» **Tasks and exercises**
**1)** In the blog post on embracing singleness, how long had the writer been dating the boyfriend from the breakup halfway through freshman year of college?
**2)** Write out the passage from the blog post on embracing singleness, from "In high school, I" up to and including "family, and teammates.".

» **Source passage**

+ + + + +

About halfway through my freshman year of college, I broke up with my boyfriend of two and a half years. That’s a long story for a future post…. but for now, I want to focus on how to embrace singleness. Especially after ending a long-term relationship.
If you are just out of a relationship and trying to heal from heartbreak, or you’ve been single for a decade and can’t understand why Mr. Right hasn’t come knocking on your door…. this post is for you. I hope to highlight why singleness is important, what I learned from it, and how it prepared me for my husband.
First, I want to give you some background on my story, before I share my advice with all you single beauties out there!
In high school, I was not the girl who, “always had a boyfriend.” I started dating my first boyfriend at the end of my sophomore year, and I think we high fived more than we hugged. I broke up with him because he wanted to hang out more… and I wanted to spend time with my friends, family, and teammates.
I didn’t like feeling obligated.

+ + + + +

» **Data records**
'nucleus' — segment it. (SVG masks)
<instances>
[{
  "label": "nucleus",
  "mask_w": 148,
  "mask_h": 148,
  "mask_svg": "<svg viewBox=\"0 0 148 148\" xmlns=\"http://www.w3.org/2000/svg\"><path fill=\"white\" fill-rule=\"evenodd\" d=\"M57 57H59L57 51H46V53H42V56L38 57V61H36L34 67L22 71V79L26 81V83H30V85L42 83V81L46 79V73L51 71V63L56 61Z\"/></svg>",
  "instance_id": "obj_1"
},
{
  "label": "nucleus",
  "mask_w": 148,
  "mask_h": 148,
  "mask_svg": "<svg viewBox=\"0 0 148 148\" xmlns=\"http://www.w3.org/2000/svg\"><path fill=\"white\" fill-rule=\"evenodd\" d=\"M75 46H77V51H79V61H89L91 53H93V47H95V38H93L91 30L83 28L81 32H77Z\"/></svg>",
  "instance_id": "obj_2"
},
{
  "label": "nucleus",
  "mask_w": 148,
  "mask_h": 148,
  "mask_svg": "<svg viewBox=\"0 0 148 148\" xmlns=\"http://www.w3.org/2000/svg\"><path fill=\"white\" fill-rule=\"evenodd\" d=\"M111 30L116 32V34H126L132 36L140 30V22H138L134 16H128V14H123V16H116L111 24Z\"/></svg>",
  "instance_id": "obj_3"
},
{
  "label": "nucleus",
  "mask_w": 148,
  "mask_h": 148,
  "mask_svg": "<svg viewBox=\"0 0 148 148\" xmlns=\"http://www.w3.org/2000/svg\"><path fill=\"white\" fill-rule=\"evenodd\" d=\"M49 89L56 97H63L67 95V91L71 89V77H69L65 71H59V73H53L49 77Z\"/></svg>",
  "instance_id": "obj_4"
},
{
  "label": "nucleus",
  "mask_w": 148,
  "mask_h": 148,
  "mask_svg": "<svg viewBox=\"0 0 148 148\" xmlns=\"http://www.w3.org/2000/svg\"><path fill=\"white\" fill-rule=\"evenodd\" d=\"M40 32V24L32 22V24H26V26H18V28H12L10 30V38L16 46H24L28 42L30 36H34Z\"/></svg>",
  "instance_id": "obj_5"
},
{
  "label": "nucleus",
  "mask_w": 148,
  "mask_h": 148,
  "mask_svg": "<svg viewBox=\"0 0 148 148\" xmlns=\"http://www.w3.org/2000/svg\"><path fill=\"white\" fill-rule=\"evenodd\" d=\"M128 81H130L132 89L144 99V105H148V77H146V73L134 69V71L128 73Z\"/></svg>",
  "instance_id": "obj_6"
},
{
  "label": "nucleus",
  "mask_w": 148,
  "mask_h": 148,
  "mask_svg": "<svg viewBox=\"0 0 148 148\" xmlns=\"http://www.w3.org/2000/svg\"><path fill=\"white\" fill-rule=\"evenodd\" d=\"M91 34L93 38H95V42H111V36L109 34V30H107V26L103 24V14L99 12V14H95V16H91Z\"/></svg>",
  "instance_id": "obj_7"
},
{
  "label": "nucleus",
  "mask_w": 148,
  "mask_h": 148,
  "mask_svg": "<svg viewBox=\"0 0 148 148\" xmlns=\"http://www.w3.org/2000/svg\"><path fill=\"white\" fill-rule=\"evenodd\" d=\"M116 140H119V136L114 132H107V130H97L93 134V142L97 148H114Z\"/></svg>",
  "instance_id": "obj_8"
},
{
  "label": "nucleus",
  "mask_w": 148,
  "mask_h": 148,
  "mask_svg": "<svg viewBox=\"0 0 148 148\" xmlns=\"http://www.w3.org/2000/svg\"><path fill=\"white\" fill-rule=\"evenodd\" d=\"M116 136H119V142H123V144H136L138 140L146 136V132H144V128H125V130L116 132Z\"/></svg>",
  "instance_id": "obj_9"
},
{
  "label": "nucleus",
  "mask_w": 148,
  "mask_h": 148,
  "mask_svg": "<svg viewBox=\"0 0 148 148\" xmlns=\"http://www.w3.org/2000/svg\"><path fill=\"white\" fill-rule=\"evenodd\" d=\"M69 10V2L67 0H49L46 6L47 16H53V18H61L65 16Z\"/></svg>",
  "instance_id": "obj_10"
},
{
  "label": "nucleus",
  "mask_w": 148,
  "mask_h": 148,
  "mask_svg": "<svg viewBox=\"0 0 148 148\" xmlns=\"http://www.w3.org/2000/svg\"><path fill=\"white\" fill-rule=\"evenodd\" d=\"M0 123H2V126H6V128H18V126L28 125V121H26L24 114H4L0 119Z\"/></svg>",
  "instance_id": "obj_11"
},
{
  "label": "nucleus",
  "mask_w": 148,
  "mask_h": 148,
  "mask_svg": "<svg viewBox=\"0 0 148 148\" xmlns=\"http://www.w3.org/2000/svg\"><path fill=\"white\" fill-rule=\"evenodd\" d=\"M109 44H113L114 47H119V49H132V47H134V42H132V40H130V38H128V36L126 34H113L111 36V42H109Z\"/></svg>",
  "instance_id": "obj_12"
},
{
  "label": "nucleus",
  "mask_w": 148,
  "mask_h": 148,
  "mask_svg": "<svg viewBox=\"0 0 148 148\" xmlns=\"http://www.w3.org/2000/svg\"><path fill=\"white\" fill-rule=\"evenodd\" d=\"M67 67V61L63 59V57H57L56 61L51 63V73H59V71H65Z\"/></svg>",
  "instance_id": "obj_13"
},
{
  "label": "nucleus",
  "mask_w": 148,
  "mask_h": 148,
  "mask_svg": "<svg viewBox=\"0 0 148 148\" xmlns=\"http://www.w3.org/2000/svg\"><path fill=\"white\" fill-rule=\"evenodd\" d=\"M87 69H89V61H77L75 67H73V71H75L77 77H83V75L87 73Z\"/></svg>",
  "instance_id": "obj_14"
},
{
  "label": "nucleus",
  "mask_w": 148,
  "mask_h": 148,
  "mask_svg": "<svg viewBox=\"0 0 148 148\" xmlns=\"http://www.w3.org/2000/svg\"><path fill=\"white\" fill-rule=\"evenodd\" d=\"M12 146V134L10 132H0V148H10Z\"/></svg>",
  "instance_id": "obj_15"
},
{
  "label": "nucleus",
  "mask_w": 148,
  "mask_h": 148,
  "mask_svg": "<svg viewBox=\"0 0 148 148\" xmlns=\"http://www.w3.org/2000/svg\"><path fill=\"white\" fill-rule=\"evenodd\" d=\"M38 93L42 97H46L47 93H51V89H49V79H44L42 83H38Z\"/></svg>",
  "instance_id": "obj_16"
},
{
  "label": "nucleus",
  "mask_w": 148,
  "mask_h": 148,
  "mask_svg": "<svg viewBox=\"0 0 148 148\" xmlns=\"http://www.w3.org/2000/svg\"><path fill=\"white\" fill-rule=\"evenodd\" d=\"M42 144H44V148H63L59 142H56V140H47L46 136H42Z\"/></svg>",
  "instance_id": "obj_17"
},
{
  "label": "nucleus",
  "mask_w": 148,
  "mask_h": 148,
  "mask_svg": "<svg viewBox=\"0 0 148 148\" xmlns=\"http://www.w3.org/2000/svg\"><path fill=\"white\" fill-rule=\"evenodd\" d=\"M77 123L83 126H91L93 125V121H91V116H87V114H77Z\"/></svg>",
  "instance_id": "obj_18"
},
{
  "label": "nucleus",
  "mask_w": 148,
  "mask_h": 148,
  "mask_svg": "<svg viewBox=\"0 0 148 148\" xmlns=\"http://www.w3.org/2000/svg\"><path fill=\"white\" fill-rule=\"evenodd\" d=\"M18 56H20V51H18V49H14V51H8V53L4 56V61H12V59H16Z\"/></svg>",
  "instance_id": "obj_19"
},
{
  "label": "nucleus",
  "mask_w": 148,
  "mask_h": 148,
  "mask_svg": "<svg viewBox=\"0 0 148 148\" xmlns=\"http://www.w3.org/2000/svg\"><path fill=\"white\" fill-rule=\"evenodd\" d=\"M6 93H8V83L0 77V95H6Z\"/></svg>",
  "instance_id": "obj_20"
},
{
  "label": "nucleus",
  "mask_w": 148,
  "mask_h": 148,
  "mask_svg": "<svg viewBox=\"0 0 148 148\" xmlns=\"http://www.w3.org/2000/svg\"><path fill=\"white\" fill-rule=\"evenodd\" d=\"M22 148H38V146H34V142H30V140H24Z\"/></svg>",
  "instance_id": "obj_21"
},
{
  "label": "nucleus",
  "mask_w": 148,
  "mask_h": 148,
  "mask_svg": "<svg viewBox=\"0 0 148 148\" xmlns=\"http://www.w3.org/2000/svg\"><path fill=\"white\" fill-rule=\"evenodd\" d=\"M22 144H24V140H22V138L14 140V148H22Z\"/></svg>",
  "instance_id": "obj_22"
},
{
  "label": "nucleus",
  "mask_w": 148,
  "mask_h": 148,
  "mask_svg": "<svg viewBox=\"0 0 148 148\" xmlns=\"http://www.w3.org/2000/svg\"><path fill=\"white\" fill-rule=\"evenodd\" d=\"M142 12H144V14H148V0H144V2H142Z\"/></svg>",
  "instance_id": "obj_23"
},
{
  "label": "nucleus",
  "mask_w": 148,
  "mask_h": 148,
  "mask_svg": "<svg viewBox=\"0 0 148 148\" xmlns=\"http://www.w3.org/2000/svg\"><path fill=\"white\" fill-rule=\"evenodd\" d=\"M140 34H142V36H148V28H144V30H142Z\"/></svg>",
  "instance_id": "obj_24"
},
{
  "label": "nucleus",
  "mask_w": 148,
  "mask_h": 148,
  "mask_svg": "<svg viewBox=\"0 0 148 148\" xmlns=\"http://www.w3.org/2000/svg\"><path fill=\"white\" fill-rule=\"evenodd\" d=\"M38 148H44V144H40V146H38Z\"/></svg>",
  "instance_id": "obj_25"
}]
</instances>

+ + + + +

» **Completed exercise**
**1)** Two and a half years.

**2)**
In high school, I was not the girl who, “always had a boyfriend.” I started dating my first boyfriend at the end of my sophomore year, and I think we high fived more than we hugged. I broke up with him because he wanted to hang out more… and I wanted to spend time with my friends, family, and teammates.